I offer that definition because nowhere in the NHS plan is advocacy actually defined. I believe that what has been proposed in the NHS plan is a confusion between three different aspects: information, support and advocacy or representation.

The new PALS system is described variously on pages 91 and 92 in terms of information, facilitation, negotiation and support for complainants. But those are very different matters which require very different skills. There is a significant difference between a service which eases the path of hospital patients through an organisation's structures and services and one which enhances and supports the ability of people--patients, families and carers--to negotiate the wider NHS, an understanding of their rights as users and their ability to obtain redress if things go wrong.

PALS appears to deal only with patients in hospital, not patients in primary or rehabilitative care. Such patients usually need the following things. First, they need practical information about the services of a hospital in easily accessible formats. They need information about aftercare, benefits and adaptations.

If the proposed system is to work, the integrity of the information which is provided must be assured. There must be no conflict of interest by dint of those responsible being employed by the hospital.

Secondly, patients need support. Lots of patients just need a bit of help to get simple things done. Reading the plan, I believe that that is what the Secretary of State really intended this proposal to achieve. But that is not advocacy. I am not being pedantic here. We are talking about a major structural change on a basis which is wholly unclear.

Here is a tremendous need for advocacy. I cite one example--language difficulties. Many patients suffer simply because of language difficulties. In certain boroughs in London, more than 130 languages are spoken. I cannot see how one hospital or one NHS facility can meet that sort of need. And yet there is scant mention in the plan about the organisations which have that expertise; namely, voluntary organisations.

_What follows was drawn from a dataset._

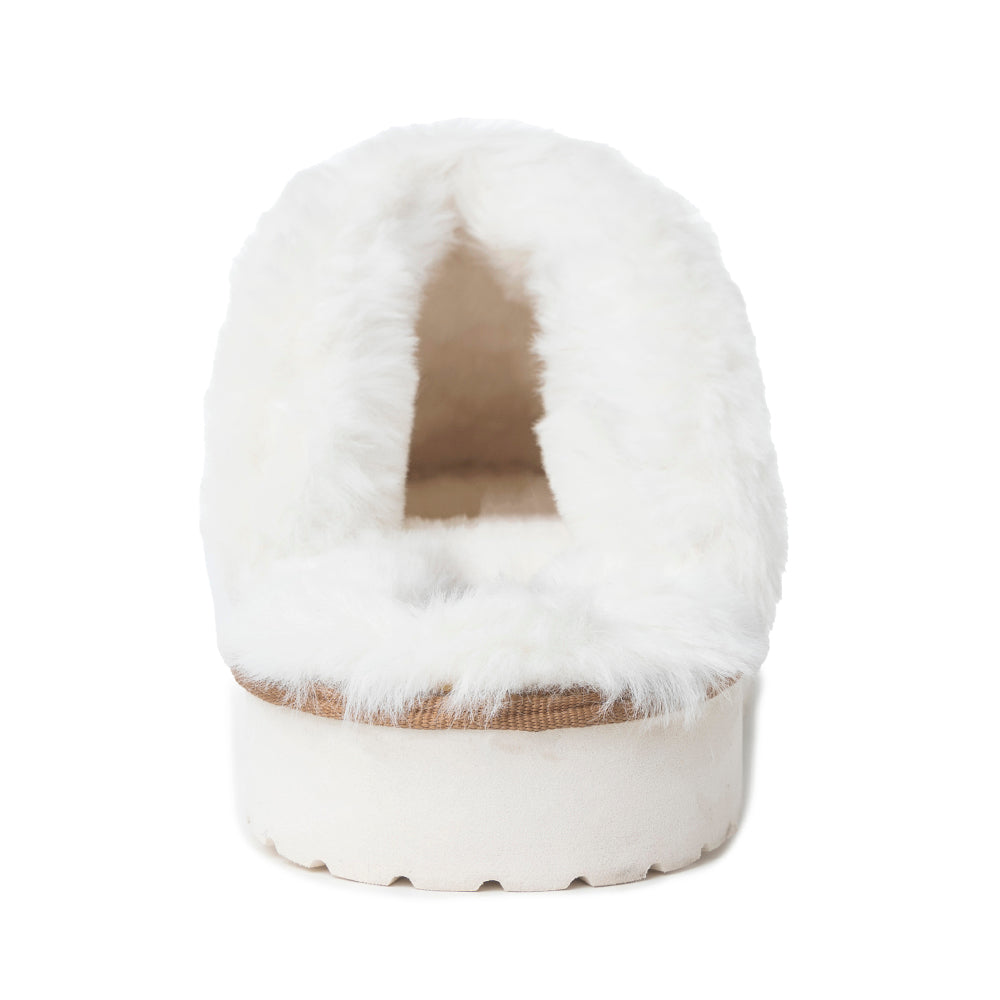 Pantoufles en cuir gaufré Snowdrift, beiges et hivernales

I have two questions for the Minister. First, why is there no mention in the plan about national standards and criteria for evaluation of the PALS system? Secondly, if the Minister accepts the need for independence and the advocacy skills which exist outside the NHS, is there a case for going down a route similar to that of the community legal service and establishing an NHS advocacy standard to which a number of groups, which prove that they are up to the required standard, could bid to provide that service?

The major flaw is that this does not cover general practice or even PCTs. By far the largest number of incidents in the NHS are in the community services. Will the proposals for PALS and patient forums ever reach down to that level, which is the level at which most people experience the NHS?

In conclusion, I do not think that what is on offer is PALS. It is PILS--a patient information liaison service. If the Minister's department really wants advocacy, then the voluntary and statutory sectors will need to be "PALS" together.